Work task A
Answer these from the encryption quiz, one per line: (i) Which option is marked as the answer? (ii) HTTPS applies TLS to what kind of traffic? (iii) Which domain is secure coding placed under?
Work task B
Echo the encryption quiz from "C. Secure Coding" to "by digital threats.".
START Passage shown
Week 29 - Question 1

Scenario: A new regulation in your industry requires the protection of customer data both in transit and at rest. What is the most comprehensive approach to achieve this?

A.  Disk encryption and SSL/TLS

B.  Database encryption and HTTPS

C.  Secure coding practices

D.  Physical security measures

 

Answer:  A

Explanation:  

A. Disk Encryption and SSL/TLS

This option provides a "holistic" technical defense covering both primary states of data requested by the regulation.

  • Data at Rest (Disk Encryption): This protects the physical storage media. If a hard drive is stolen or a server is decommissioned improperly, the data remains unreadable without the cryptographic key. This is often referred to as Full Disk Encryption (FDE).

  • Data in Transit (SSL/TLS): Transport Layer Security (TLS) creates an encrypted tunnel between two points (like a client and a server). It ensures that any data moving across the network cannot be intercepted or read by unauthorized parties (Man-in-the-Middle).

B. Database Encryption and HTTPS

While this is a strong answer, it is slightly less "comprehensive" than Option A in a broad infrastructure context.

  • The Nuance: HTTPS is simply the application of TLS to web traffic (HTTP over TLS). Database encryption is excellent, but it only protects the data inside the database. If a sensitive file is stored on the server's desktop or in a temporary folder, database encryption won't protect it, whereas Disk Encryption covers the entire volume.

C. Secure Coding Practices

Secure coding (e.g., input validation, error handling) is essential for preventing vulnerabilities like SQL Injection or Cross-Site Scripting (XSS).

  • The Conflict: While secure coding makes the application more robust, it is not an encryption technology. You can have a perfectly coded application that still sends data in plain text or stores it on an unencrypted disk. This is a Software Development (Domain 8) control, not a data-at-rest/in-transit control.

D. Physical Security Measures

Physical security (locks, cameras, guards) is a Physical Control (Domain 9).

  • The Limitation: Physical security protects the hardware, but it does nothing to protect the data if the system is accessed remotely over the network. Most modern regulations specifically demand cryptographic protections because physical controls are easily bypassed by digital threats.
END Passage shown
START Supplied data
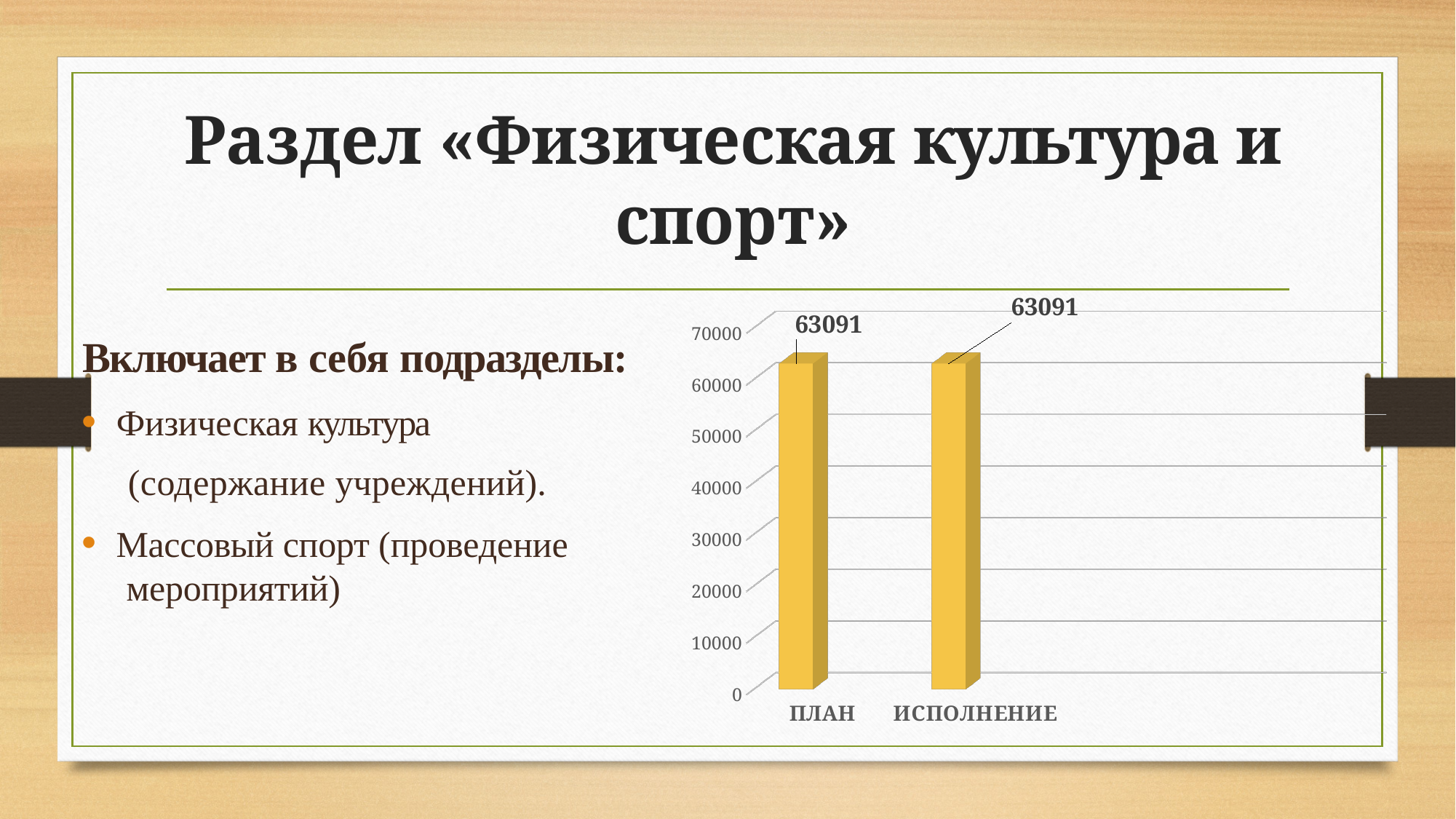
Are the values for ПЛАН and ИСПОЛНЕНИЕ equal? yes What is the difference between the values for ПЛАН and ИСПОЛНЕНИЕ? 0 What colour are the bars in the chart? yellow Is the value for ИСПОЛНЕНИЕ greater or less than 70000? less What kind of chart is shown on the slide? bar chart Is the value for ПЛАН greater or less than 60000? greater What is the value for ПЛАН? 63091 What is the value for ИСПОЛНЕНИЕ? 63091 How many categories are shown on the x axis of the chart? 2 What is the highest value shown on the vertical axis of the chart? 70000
END Supplied data
Worked solution A
(i) Option A, Disk encryption and SSL/TLS
(ii) Web traffic
(iii) Software Development (Domain 8)

Worked solution B
C. Secure Coding Practices

Secure coding (e.g., input validation, error handling) is essential for preventing vulnerabilities like SQL Injection or Cross-Site Scripting (XSS).

  • The Conflict: While secure coding makes the application more robust, it is not an encryption technology. You can have a perfectly coded application that still sends data in plain text or stores it on an unencrypted disk. This is a Software Development (Domain 8) control, not a data-at-rest/in-transit control.

D. Physical Security Measures

Physical security (locks, cameras, guards) is a Physical Control (Domain 9).

  • The Limitation: Physical security protects the hardware, but it does nothing to protect the data if the system is accessed remotely over the network. Most modern regulations specifically demand cryptographic protections because physical controls are easily bypassed by digital threats.